W amerykańskim stanie Indiana został w środę wykonany pierwszy od 2009 r. wyrok śmierci: stracony został poczwórny zabójca. Do egzekucji nie dopuszczono przedstawicieli mediów. "Rodzi to niepokojące pytania o to, czy urzędnicy państwowi są w stanie przeprowadzić egzekucję bez jej spartaczenia" - skomentowała organizacja Death Penalty Information Centre.
Egzekucję wykonano na 49-letnim mężczyźnie, który przebywał w celi śmierci od 1999 r. Skazano go za zastrzelenie brata, narzeczonego siostry oraz dwóch innych mężczyzn. Zarówno obrońcy, jak i rodzina straconego utrzymywali, że cierpi on na poważną chorobę psychiczną.
Do morderstw doszło, ponieważ zabójca miał wyprowadzić się z domu, w którym mieszkał z szykującą się do ślubu siostrą. Feralnego dnia obudziła go prowadzona na temat ślubu rozmowa. Wziął karabin, zszedł i zastrzelił obecnych na miejscu.

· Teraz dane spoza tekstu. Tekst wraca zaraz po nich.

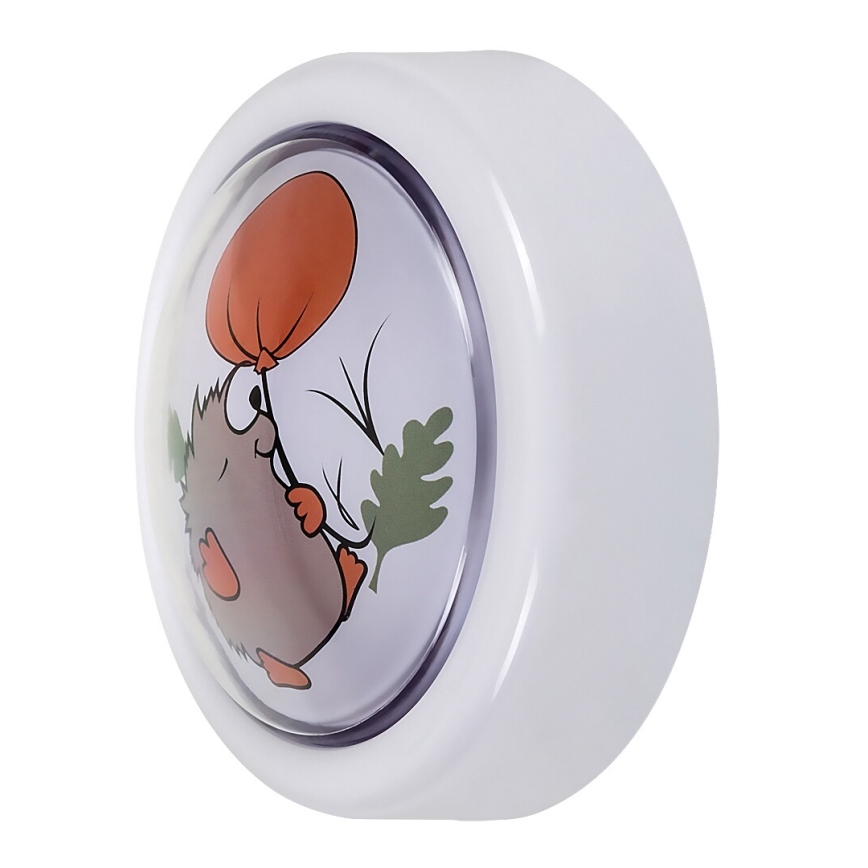 Rabalux - LED Öölamp lastele LED/0,3W/2xAA 6000K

Egzekucji towarzyszą kontrowersje. W Indianie, podobnie jaki i wielu innych stanach, wyroki śmierci wykonywane są przez podanie kombinacji środków uśmiercających. Jak twierdzi Associated Press, od lat firmy farmaceutyczne odmawiają sprzedaży swoich produktów na potrzeby katów. Zmusiło to stany do poszukiwania preparatów w aptekach, które są w stanie wytworzyć wymagane środki na zamówienie odbiorcy. Niektóre z nich stosują łatwiej dostępne środki, które jednak zdaniem ekspertów mogą powodować silny ból.
Do egzekucji nie dopuszczono przedstawicieli mediów - na co pozwalają tylko dwa stany. Tymczasem, jak zwraca uwagę organizacja Death Penalty Information Centre, "obecne przy wykonaniu wyroku media dostarczają opinii publicznej niezależnych, bezpośrednich i opartych na faktach relacji z egzekucji".

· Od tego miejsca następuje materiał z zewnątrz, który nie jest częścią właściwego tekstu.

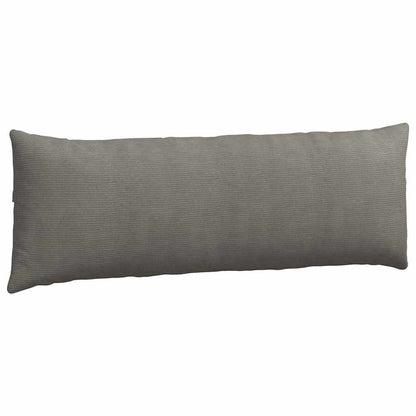 Cuscini da Divano 2 pcs Grigio chiaro 120 x 40 cm | homemem39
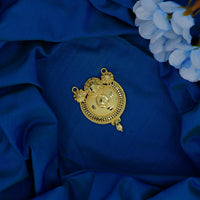 Mahavir Stylish DYE Gold Plated Pendant for Women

"Decyzja o wykluczeniu dziennikarzy rodzi niepokojące pytania o to, czy urzędnicy państwowi są w stanie przeprowadzić egzekucję bez jej spartaczenia" - skomentowali działacze Death Penalty Information Centre.
Associated Press dąży do relacjonowania każdej egzekucji w USA, ponieważ opinia publiczna ma prawo do informacji o wszystkich etapach procesu karnego - także wówczas, gdy "sprawy nie toczą się zgodnie z planami rządu" - podkreśliła agencja. Sformalizowane informacje przekazywane przez zakłady penitencjarne są - jak twierdzi AP - "eufemizowane" i pozbawione drastycznych, choć istotnych, szczegółów.
Kris Cundiff, prawnik współpracujący z Komitetem Reporterów na rzecz Wolności Prasy, powiedział, że "obecność przy egzekucji mediów, czwartej władzy, która monitoruje i informuje opinię publiczną o faktach, ma kluczowe znaczenie".
Agencja AP przypomniała o sprawie z początku XX wieku, kiedy reporter nielegalnie stał się świadkiem wykonania wyroku przez powieszenia. Lina była zbyt długa, skazany uderzył w podłogę, strażnicy musieli podciągnąć linę i trzymać ją przez 14 minut nim więzień zmarł. Stan Minnesota zniósł karę śmierci pięć lat później.
Przed egzekucją w Indianie organizacje dziennikarskie zwróciły się do gubernatora stanu o dopuszczenie na miejsce reporterów. "Decyzja o przeprowadzeniu egzekucji jest najpoważniejszym pojedynczym aktem, w jakim może uczestniczyć państwo. Akt taki wymaga obecności bezstronnego świadka" - stwierdziły organizacje w bezskutecznym apelu.